Fachwerkhaus - Boden schwingt

19.04.2011



Hallo,
wir haben uns ein Fachwerkhaus (EG, 2. OG + DG - ohne Keller) Bj um 1900 mit für Fachwerk hohen Decken (2,7m) angeschaut. Eigentlich hat uns das Haus gut gefallen. Ein paar Schwachstellen - ok. Aber eins hat mich extrem stutzig gemacht. Wenn jemand im DG herumläuft, dann wackelt es eine Etage tiefer. Das gleiche gilt für zwei nebeneinander liegende Räume in der 2. OG.
Hat jemand damit Erfahrung? Liegt das an der Holzbauweise, an kaputten Dielen oder an der Statik?
So extrem ist es mir in noch keinem Haus aufgefallen.
Wände und decken sind mit Lehmausfachung. Dielen (sollen da sein) sind leider nicht mehr sichtbar, weil der der das Haus vekauft Laminat verlegt hat - der natürlich raus kommen würde.
Hat jemand Erfahrung damit?



Balken prüfen



Hallo,

vielleicht ist es sinnvoll , zu einer weiteren Besichtigung einen Holzsachverständigen (statische Kenntnisse sehr von Vorteil) mitzunehmen. Kosten sind gering im Verhältnis zu möglichen Folgekosten.

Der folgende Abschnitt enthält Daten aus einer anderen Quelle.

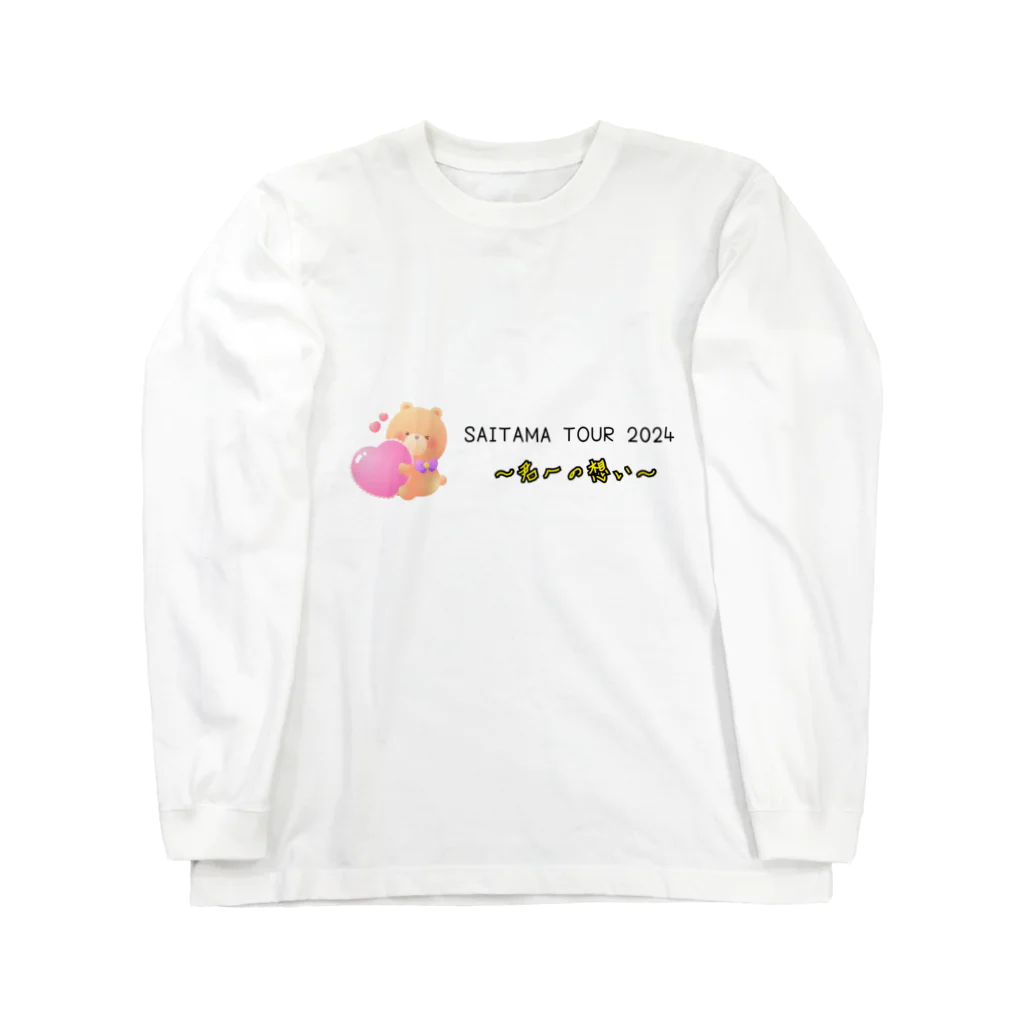 strawberry ON LINE STORE のSAITAMA TOUR 2024  ～君への想い～＜Vol.2＞ ロングスリーブTシャツ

Grundsätzliche Fragen wären:

Zustand Fachwerk allgemein,
insbesondere Auflager der Deckenbalken,
"Moderne" Fassadendämmung oder ähnliches vorhanden?
Innendämmung vorhanden?
Sonstige Dampfbremsfolien oder ähnliche Plaste verbaut?
Sillkonabdichtungen oder andere Dauerelastische Materialien zum Fugenverschluß am FW verbaut?
Schädlingsbefall, Feuchteproblem , riecht es muffig oder schimmelig?

Das geschilderte PROBLEM könnte auf fehlerhafte (abgefaulte, gebrochene, schlecht reparierte (Decken)Balkenköpfe, angebrochene Balken, Lagerhözer, Lehmwickel etc. zurückzuführen sein. Vielleicht aber auch einfach nur zu wenig Masse in der Decke (eher unwahrscheinlich). Deshalb nach FW-Schäden suchen.
Wurden die Räume nachträglich vergrößert und evt. tragende Wände (Balken) einfach entfernt, also zulässige Spannweiten überschritten?

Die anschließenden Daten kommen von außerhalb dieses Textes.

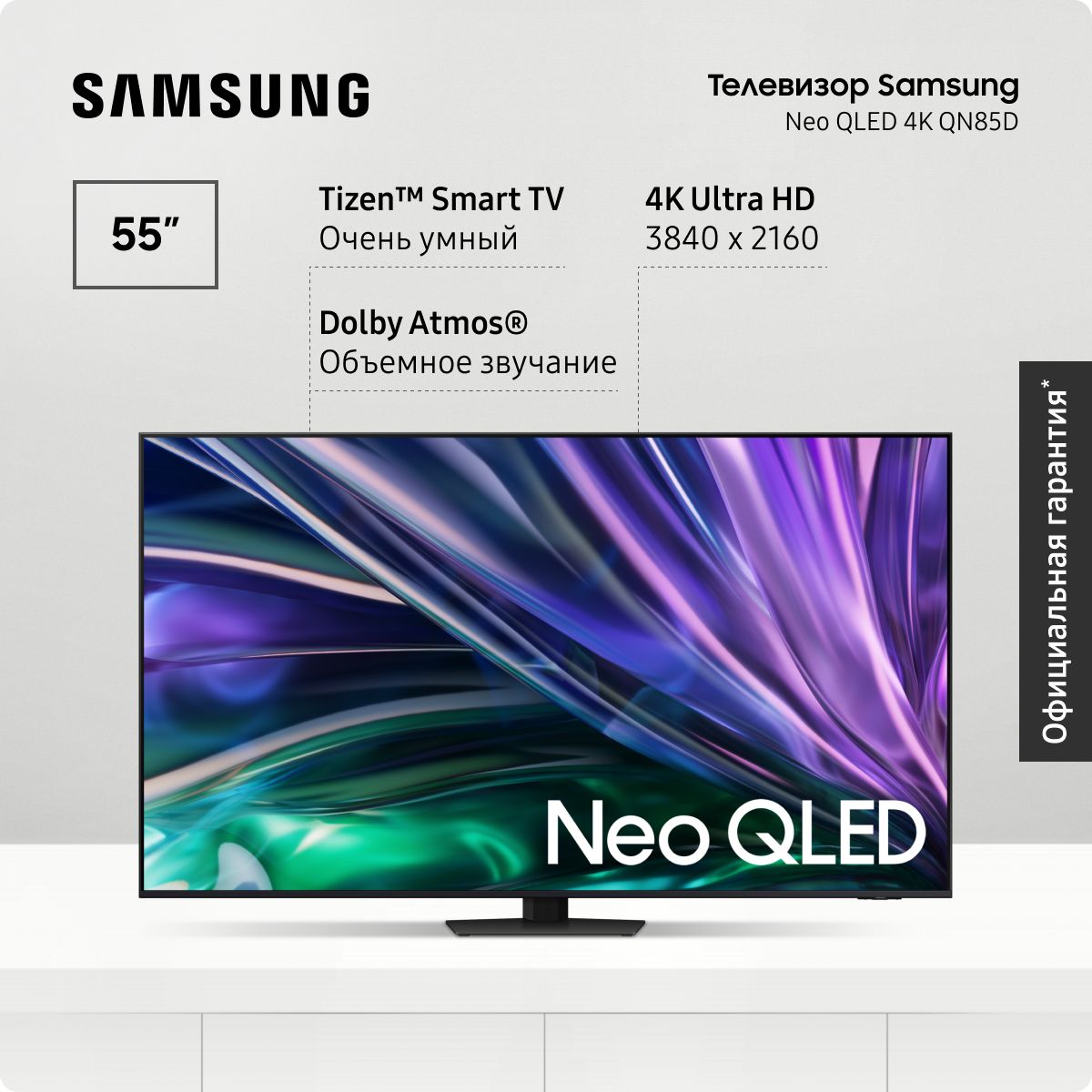 SamsungТелевизорNeoQLED,QE55QN85DBUXRU(2024)соSmartTV;Bluetooth;Wifi;пультомДУ;поддержкойSmartThings55"4KUHD,черный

Dämmungen mit ungeeigneten Materialien, besonders Wärmedämmverbundsysteme (=WDVS) aus Styropor am FW innen, wie außen, falsche oder defekte Dampfsperren können ein solides FW in wenigen Jahren zerstören. Bei Innendämmungen sind die Deckenbalkenköpfe oft als erstes hinüber, außen zerlegt es das FW zumeist komplett.

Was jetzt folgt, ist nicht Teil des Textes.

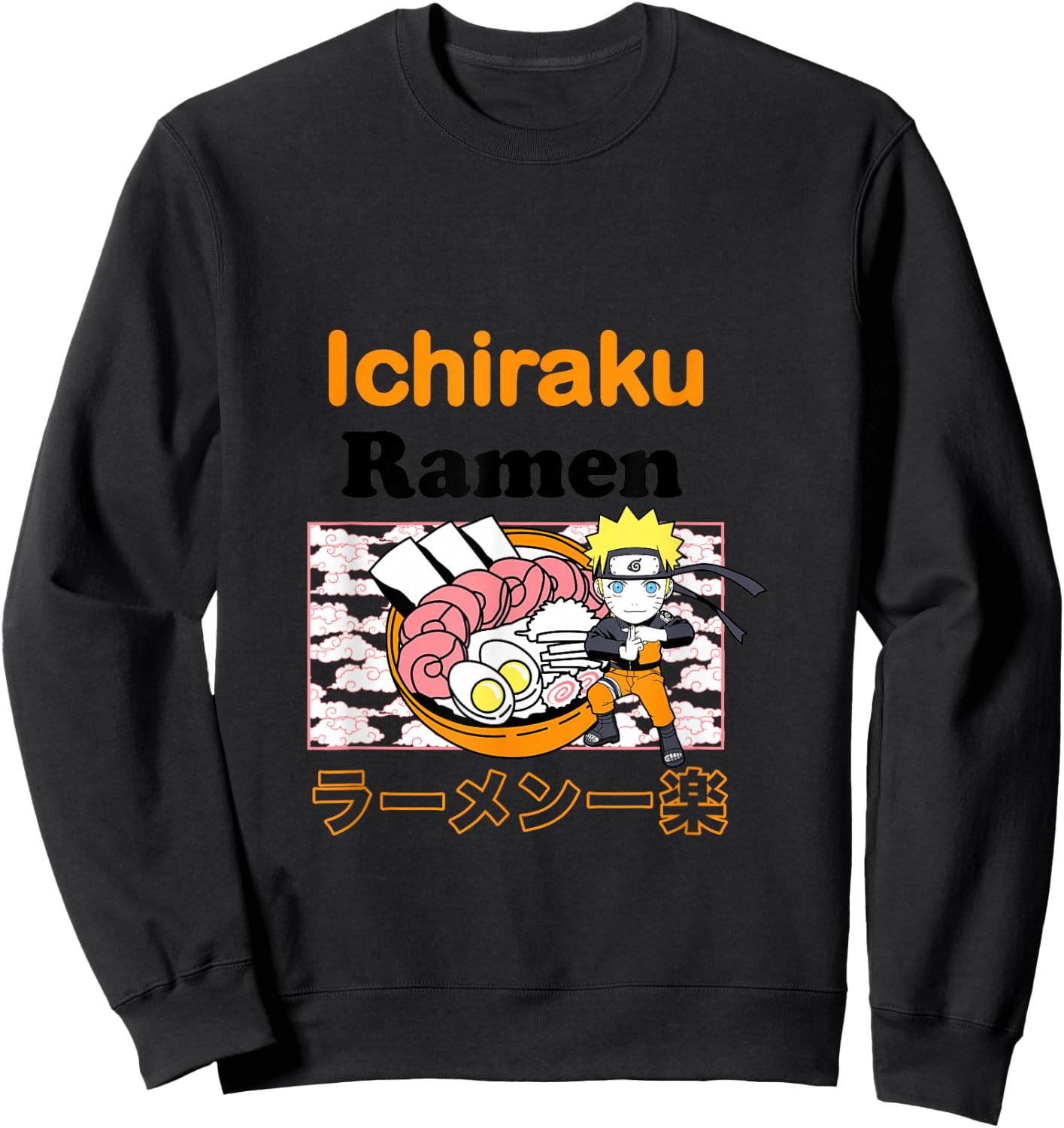 Naruto Shippuden Ichiraku Ramen Classic Sweatshirt - Sweatshirt | Black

In BS durfte ich vor 2 Jahren beobachten, wie eine Malerfirma ein 4Fam.-FW-Haus mit einem WDVS aus neopor gedämmt hat. Ausgang offen. In WF wurde vor ca. 14Jahren ein FW-Haus mit Styropor zugeklebt, Ausgang inzwischen geklärt. ....seit einem halben Jahr ist das Haus wieder bewohnbar, nur eben jetzt ohne FW im Erdgeschoss. :-( Gerade bei Dämmung und "Dampfsperren" wird leider viel Fachwerk zu Mist verarbeitet.

Gruß
D.Selle



Danke



Danke für die Antwort.
Ich habe gestern Abend Pläne und Schnitte aus der Baugenehmigung (von Anfang 2009) bekommen. Da ist tatsächlich im 2. OG eine "vorhandene Fachwerkwand" quer eingezeichnet, die es heute nicht mehr gibt....

Das Laminat drückt sich an einigen Stellen übrigens richtig durch, so dass schon Material fehlen könnte. Aber insgesamt würde ich auch auf die Balken tippen. Leider kann ich die nur auch nicht sehen, denn ich kann ja schlecht den neu verlegten Boden rausreissen bei der Besichtigung.

Im ersten OG wurde Leichtestrich verlegt und darauf Fliesen... Der Estrich könnte natürlich styroporhaltig sein, aber auch da wurde seitens des Verkäufers (=Bauherr) laut Baugenehmigung rumgedruckst und keine definitive Aussage gemacht.
Also bezüglich Dämmung (innen und aussen) hat das Haus noch keiner "kaputt" gemacht, denn die gibt es nicht.
Das Haus ist verschiefert, so dass man aber leider auch nicht das Fachwerk sehen kann.

Naja, so wie es aussieht sollten wir wohl lieber die Finger von dem Objekt lassen. Schade, ein schönes Haus, dass so wie es jetzt ist aber leider wohl auch der (nicht oder falsch durchgeführten) Sanierung zum Opfer fällt.